Requirement: Please swap every "farthest" in the records below for "most distant" and keep all other wording as it is. Leave the pictures out of your answer.

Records

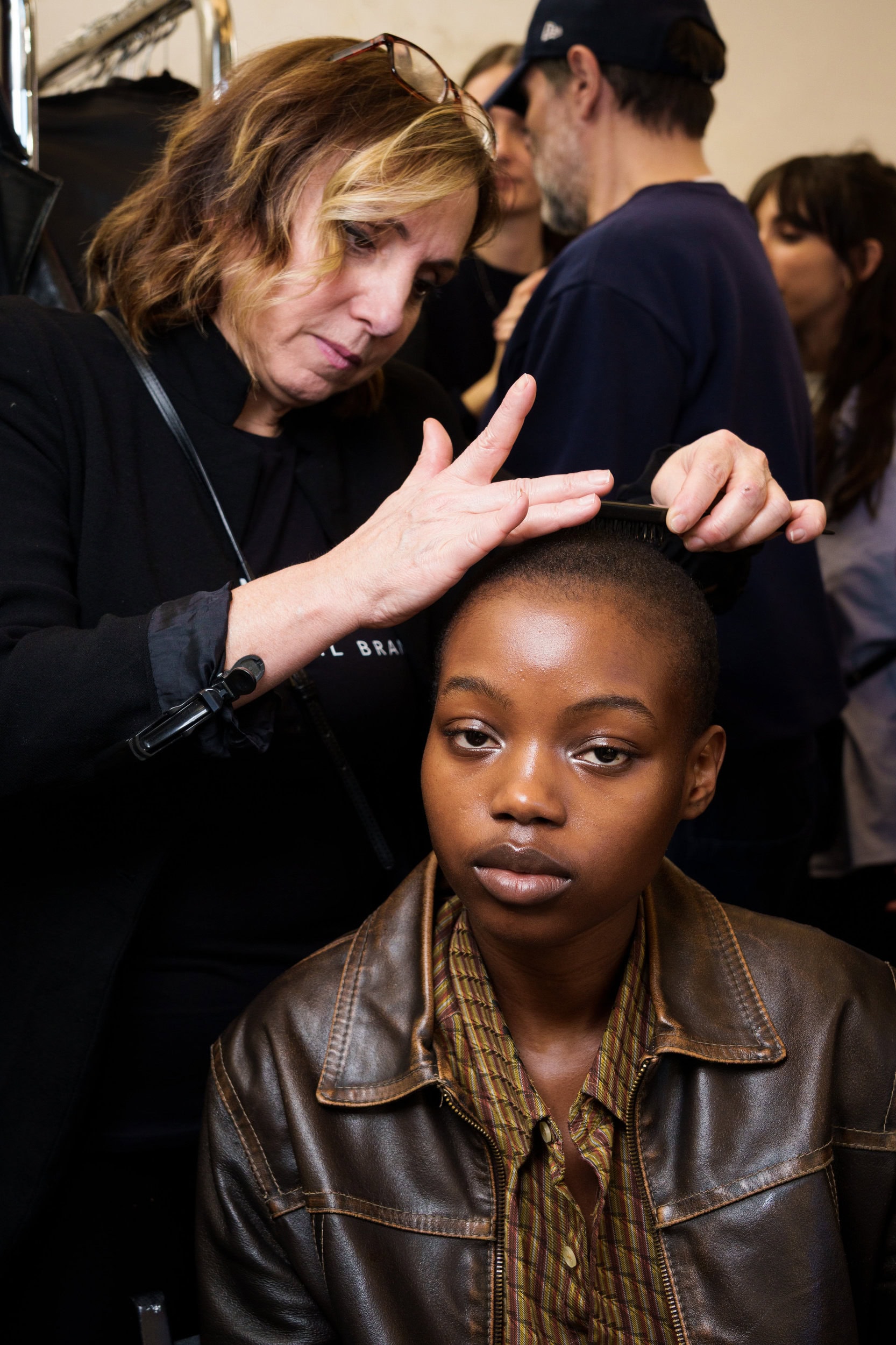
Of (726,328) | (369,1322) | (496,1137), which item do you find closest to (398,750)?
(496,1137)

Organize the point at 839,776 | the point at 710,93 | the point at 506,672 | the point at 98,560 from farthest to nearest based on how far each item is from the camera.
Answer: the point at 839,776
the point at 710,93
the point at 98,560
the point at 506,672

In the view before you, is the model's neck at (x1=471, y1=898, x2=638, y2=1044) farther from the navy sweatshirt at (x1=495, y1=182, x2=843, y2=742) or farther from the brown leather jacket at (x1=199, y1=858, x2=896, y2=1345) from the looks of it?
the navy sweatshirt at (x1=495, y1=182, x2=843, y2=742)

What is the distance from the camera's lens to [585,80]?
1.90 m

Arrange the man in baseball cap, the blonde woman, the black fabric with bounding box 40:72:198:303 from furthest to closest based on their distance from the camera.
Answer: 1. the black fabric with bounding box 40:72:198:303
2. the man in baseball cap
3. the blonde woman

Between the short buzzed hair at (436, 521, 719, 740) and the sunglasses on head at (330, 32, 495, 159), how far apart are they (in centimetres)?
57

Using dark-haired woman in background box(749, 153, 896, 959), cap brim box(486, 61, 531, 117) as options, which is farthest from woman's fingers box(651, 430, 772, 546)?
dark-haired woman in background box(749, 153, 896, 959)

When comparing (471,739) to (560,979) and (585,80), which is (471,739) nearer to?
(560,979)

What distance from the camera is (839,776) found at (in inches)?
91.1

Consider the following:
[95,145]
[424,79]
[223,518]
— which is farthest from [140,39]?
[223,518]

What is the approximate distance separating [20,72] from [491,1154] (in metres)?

Final result:
Of (726,328) | (369,1322) | (496,1137), which item do you find closest to (398,750)?
(496,1137)

Organize the point at 839,776 | the point at 710,93 | the point at 506,672 | the point at 98,560 from most distant to nearest based on how far each item is from the camera.
Answer: the point at 839,776
the point at 710,93
the point at 98,560
the point at 506,672

In the view before you, is the model's neck at (x1=471, y1=898, x2=638, y2=1044) farther from the navy sweatshirt at (x1=495, y1=182, x2=843, y2=742) or farther from the brown leather jacket at (x1=199, y1=858, x2=896, y2=1345) from the looks of it?
the navy sweatshirt at (x1=495, y1=182, x2=843, y2=742)

What is the distance from the camera's lens to [585,80]?
1.90 m

Arrange the man in baseball cap, the blonde woman, the black fabric with bounding box 40:72:198:303 from furthest to closest based on their distance from the camera.
Answer: 1. the black fabric with bounding box 40:72:198:303
2. the man in baseball cap
3. the blonde woman

Between the short buzzed hair at (436, 521, 719, 740) and the sunglasses on head at (330, 32, 495, 159), how far apart are they (in centimetres)?
57

Using dark-haired woman in background box(749, 153, 896, 959), cap brim box(486, 61, 531, 117) as options, which is most distant from woman's fingers box(651, 430, 772, 546)?
dark-haired woman in background box(749, 153, 896, 959)

When comparing (471,739) to (560,979) and (585,80), which is (471,739) nearer to?
(560,979)

What distance from the camera is (839,776) found at (in inches)?
91.1

Consider the following:
[95,145]
[424,79]
[223,518]
— which is most distant from [140,39]?
[223,518]

What is the approximate distance separating [20,72] from [491,1154] (in metres)?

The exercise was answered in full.